### Problem to work on
Reproduce the listing in full. Keep every character unchanged.

### Data extract
↓
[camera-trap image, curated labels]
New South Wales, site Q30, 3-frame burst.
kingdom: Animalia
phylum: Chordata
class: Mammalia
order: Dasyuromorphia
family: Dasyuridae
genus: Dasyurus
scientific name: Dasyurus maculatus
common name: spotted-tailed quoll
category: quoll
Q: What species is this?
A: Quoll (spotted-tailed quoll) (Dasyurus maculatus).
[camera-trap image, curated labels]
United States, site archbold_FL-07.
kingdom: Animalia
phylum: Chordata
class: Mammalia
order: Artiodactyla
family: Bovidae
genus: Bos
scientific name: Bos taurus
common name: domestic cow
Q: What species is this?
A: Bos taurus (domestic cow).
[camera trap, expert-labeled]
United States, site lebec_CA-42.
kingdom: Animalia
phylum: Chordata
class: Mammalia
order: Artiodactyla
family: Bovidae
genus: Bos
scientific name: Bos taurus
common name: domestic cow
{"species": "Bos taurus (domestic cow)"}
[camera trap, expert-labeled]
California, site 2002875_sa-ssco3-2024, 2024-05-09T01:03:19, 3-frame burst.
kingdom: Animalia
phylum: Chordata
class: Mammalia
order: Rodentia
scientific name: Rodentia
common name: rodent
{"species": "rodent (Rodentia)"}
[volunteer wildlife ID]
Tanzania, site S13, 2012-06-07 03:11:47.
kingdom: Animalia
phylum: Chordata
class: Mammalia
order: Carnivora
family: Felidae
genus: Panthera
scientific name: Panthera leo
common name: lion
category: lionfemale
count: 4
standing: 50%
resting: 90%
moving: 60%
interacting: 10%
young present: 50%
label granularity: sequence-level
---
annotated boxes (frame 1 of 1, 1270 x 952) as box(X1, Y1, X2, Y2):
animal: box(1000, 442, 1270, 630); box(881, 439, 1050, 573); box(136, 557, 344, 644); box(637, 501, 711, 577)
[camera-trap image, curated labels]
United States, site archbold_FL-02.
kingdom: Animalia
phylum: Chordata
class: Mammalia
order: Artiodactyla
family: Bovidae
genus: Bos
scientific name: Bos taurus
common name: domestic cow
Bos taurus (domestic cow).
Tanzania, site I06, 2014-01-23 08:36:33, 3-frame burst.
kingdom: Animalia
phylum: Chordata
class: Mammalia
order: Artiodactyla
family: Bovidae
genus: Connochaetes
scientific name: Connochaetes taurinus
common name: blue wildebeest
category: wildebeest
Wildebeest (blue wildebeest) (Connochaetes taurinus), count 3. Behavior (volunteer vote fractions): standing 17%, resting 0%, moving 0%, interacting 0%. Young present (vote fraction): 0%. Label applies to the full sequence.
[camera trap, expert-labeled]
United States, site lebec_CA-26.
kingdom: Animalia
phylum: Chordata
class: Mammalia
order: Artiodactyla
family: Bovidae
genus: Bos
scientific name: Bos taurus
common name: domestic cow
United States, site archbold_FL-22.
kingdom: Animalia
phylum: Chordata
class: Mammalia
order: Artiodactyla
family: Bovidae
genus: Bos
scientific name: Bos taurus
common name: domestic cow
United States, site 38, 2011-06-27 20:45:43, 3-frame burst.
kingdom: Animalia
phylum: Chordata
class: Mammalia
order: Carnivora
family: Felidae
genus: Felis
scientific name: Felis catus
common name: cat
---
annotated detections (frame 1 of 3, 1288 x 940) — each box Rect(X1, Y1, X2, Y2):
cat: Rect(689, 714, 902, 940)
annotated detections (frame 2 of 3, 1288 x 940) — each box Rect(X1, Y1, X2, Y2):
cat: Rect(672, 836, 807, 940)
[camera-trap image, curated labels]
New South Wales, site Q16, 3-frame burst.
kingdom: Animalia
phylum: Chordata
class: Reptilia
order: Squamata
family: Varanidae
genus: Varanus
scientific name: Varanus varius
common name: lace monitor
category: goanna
↑
### Exercise result
[camera-trap image, curated labels]
New South Wales, site Q30, 3-frame burst.
kingdom: Animalia
phylum: Chordata
class: Mammalia
order: Dasyuromorphia
family: Dasyuridae
genus: Dasyurus
scientific name: Dasyurus maculatus
common name: spotted-tailed quoll
category: quoll
Q: What species is this?
A: Quoll (spotted-tailed quoll) (Dasyurus maculatus).
[camera-trap image, curated labels]
United States, site archbold_FL-07.
kingdom: Animalia
phylum: Chordata
class: Mammalia
order: Artiodactyla
family: Bovidae
genus: Bos
scientific name: Bos taurus
common name: domestic cow
Q: What species is this?
A: Bos taurus (domestic cow).
[camera trap, expert-labeled]
United States, site lebec_CA-42.
kingdom: Animalia
phylum: Chordata
class: Mammalia
order: Artiodactyla
family: Bovidae
genus: Bos
scientific name: Bos taurus
common name: domestic cow
{"species": "Bos taurus (domestic cow)"}
[camera trap, expert-labeled]
California, site 2002875_sa-ssco3-2024, 2024-05-09T01:03:19, 3-frame burst.
kingdom: Animalia
phylum: Chordata
class: Mammalia
order: Rodentia
scientific name: Rodentia
common name: rodent
{"species": "rodent (Rodentia)"}
[volunteer wildlife ID]
Tanzania, site S13, 2012-06-07 03:11:47.
kingdom: Animalia
phylum: Chordata
class: Mammalia
order: Carnivora
family: Felidae
genus: Panthera
scientific name: Panthera leo
common name: lion
category: lionfemale
count: 4
standing: 50%
resting: 90%
moving: 60%
interacting: 10%
young present: 50%
label granularity: sequence-level
---
annotated boxes (frame 1 of 1, 1270 x 952) as box(X1, Y1, X2, Y2):
animal: box(1000, 442, 1270, 630); box(881, 439, 1050, 573); box(136, 557, 344, 644); box(637, 501, 711, 577)
[camera-trap image, curated labels]
United States, site archbold_FL-02.
kingdom: Animalia
phylum: Chordata
class: Mammalia
order: Artiodactyla
family: Bovidae
genus: Bos
scientific name: Bos taurus
common name: domestic cow
Bos taurus (domestic cow).
Tanzania, site I06, 2014-01-23 08:36:33, 3-frame burst.
kingdom: Animalia
phylum: Chordata
class: Mammalia
order: Artiodactyla
family: Bovidae
genus: Connochaetes
scientific name: Connochaetes taurinus
common name: blue wildebeest
category: wildebeest
Wildebeest (blue wildebeest) (Connochaetes taurinus), count 3. Behavior (volunteer vote fractions): standing 17%, resting 0%, moving 0%, interacting 0%. Young present (vote fraction): 0%. Label applies to the full sequence.
[camera trap, expert-labeled]
United States, site lebec_CA-26.
kingdom: Animalia
phylum: Chordata
class: Mammalia
order: Artiodactyla
family: Bovidae
genus: Bos
scientific name: Bos taurus
common name: domestic cow
United States, site archbold_FL-22.
kingdom: Animalia
phylum: Chordata
class: Mammalia
order: Artiodactyla
family: Bovidae
genus: Bos
scientific name: Bos taurus
common name: domestic cow
United States, site 38, 2011-06-27 20:45:43, 3-frame burst.
kingdom: Animalia
phylum: Chordata
class: Mammalia
order: Carnivora
family: Felidae
genus: Felis
scientific name: Felis catus
common name: cat
---
annotated detections (frame 1 of 3, 1288 x 940) — each box Rect(X1, Y1, X2, Y2):
cat: Rect(689, 714, 902, 940)
annotated detections (frame 2 of 3, 1288 x 940) — each box Rect(X1, Y1, X2, Y2):
cat: Rect(672, 836, 807, 940)
[camera-trap image, curated labels]
New South Wales, site Q16, 3-frame burst.
kingdom: Animalia
phylum: Chordata
class: Reptilia
order: Squamata
family: Varanidae
genus: Varanus
scientific name: Varanus varius
common name: lace monitor
category: goanna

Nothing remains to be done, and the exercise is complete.